Have Fun • Do Good 2

Have Fun • Do Good

Should all nonprofits have a blog? Can developing a blog benefit your company? Are eight benefits of having a nonprofit blog Below. 1. Blogs help provide quick, up to when information about your organization and cause. If you’ve worked for a nonprofit, you know how painfully long normally it takes to construct a newsletter.

Blog content, on the other hands, can be written in 15-30 minutes. You can not only share organizational information as it happens, you can also comment on how breaking news in the global world relates to your cause, or organization. Tip: If you’re heading to use your site as a normal communication tool, please allow visitors a subscription by email as well as rss. Many, many people do not know how a subscription by rss.

  • On the pop-up display screen, you’ll be given options
  • Make a Story
  • 14Click the Activate Now button
  • Custom feed

Use something like Feedblitz or Feedburner Email to assist in visitors’ subscribing by email. 2. Blogs can help you work faster. Because you have a blog, doesn’t mean you should stop having an e-newsletter, or print newsletter. In fact, it can benefit provide content for both. If you’ve been posting on your organization’s blog regularly, you’ll have plenty of content to pull from when you sit down to write your newsletter. If you’re writing an e-newsletter, you can point back to the original blogs, that will also drive traffic back to your organization’s website. 3. Blogs may help you reach more folks. As the original post on your site.

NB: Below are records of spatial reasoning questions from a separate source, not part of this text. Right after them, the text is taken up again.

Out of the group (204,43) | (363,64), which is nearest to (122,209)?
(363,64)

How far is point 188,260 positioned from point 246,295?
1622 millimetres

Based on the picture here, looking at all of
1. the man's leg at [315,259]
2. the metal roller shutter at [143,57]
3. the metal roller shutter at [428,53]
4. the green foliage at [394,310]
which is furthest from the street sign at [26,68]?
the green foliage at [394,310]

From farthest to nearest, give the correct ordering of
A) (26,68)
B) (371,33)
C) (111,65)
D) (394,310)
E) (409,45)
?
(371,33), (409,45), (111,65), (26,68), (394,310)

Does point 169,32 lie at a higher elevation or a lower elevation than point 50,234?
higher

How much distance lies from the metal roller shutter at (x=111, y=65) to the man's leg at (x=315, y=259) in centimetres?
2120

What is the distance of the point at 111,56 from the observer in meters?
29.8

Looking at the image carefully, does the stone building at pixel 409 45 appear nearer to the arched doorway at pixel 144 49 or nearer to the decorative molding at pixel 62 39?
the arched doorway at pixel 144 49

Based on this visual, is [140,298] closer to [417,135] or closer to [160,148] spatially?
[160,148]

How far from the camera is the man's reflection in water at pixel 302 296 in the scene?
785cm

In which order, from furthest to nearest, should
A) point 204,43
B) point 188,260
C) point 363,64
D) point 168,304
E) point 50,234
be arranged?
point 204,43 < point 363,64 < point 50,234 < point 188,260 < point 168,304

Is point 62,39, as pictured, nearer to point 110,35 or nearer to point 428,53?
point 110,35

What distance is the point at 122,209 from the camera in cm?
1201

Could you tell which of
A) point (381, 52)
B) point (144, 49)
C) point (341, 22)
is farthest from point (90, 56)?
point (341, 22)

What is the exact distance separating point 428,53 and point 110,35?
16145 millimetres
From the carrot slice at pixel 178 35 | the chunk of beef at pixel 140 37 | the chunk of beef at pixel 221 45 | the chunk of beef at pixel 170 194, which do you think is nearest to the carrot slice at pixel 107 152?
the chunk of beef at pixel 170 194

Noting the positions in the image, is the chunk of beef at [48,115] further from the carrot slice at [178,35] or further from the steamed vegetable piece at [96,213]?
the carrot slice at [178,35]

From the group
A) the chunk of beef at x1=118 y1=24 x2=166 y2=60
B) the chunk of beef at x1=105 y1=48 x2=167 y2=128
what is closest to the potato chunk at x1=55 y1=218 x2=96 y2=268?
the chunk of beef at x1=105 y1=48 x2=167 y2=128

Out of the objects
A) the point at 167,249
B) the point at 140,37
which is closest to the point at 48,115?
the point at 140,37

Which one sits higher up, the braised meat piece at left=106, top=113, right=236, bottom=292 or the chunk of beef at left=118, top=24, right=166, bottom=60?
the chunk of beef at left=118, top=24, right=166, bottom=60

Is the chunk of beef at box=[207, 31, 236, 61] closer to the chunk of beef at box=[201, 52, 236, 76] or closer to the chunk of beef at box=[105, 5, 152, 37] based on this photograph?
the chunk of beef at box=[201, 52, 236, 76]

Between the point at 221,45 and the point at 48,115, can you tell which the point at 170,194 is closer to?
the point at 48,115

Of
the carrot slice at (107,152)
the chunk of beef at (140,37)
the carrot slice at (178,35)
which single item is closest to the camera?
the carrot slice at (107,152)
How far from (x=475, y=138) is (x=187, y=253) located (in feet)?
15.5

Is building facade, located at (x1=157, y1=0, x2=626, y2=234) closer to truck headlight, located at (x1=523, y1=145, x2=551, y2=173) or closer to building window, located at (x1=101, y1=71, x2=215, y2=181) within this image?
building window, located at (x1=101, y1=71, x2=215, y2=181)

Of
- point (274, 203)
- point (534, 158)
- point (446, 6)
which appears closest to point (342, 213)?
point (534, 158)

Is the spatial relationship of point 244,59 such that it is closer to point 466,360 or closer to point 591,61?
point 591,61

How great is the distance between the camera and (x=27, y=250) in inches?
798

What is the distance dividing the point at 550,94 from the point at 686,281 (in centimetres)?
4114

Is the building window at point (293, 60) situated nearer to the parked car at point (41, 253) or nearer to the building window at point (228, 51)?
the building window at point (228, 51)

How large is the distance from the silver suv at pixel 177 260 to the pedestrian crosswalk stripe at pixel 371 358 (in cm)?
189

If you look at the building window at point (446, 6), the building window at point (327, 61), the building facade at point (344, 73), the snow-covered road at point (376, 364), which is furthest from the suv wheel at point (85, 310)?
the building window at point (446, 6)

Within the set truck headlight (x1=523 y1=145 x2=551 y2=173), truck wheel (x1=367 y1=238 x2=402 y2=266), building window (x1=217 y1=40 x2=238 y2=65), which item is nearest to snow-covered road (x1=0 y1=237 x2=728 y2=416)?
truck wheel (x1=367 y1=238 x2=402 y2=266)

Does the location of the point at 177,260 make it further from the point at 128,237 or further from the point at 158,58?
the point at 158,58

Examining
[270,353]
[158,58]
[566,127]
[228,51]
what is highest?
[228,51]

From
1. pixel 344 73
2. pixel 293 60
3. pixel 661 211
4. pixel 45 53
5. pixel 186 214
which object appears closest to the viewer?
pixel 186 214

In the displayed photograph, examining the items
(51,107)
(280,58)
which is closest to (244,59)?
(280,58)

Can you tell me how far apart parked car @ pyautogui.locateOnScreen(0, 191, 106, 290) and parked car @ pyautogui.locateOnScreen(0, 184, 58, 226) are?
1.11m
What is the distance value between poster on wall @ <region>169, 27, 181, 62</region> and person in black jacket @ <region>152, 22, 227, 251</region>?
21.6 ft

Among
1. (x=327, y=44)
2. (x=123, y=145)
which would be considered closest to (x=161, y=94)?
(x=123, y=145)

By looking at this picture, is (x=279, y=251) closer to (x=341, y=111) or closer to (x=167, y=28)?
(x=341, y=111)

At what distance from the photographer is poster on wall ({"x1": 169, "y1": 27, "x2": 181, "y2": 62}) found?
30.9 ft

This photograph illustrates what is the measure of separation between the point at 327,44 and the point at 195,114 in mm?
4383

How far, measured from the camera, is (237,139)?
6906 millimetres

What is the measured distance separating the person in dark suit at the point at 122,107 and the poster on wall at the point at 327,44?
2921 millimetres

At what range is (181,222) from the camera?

As an excerpt in your e-newsletter, and hitting through to read the rest. As being a talk about in your Twitter feed, and clicking on through to read the rest. As an excerpt on your Facebook feed, and clicking to browse the rest. When someone email messages it to them. When someone stocks it with them using an AddThis like button on the bottom of the post.

When another blogger links to it on the blog. 4. Blogs can raise the search ranking of your website. Search engines like sites that upgrade their content and have plenty of incoming links regularly; consequently, they like blogs! 5. Blogs can provide you the press you seek. Rather than crossing your fingertips that a reporter covers a story about your projects, blogs will help you create your own coverage. For instance, Community United Against Violence used a blog to cover the trial of men accused of murdering Gwen Araujo, a woman they killed after they discovered that she was biologically male. CUAV’s blog eventually drew media attention to the trial when the blog was included in the news.

Also, if you are writing about the same topics repeatedly on your site, whenever a reporter is searching for an expert on your concern online, your content may come up at the top of their serp’s. 6. Blogs can help your followers and potential supporters get to know and trust you.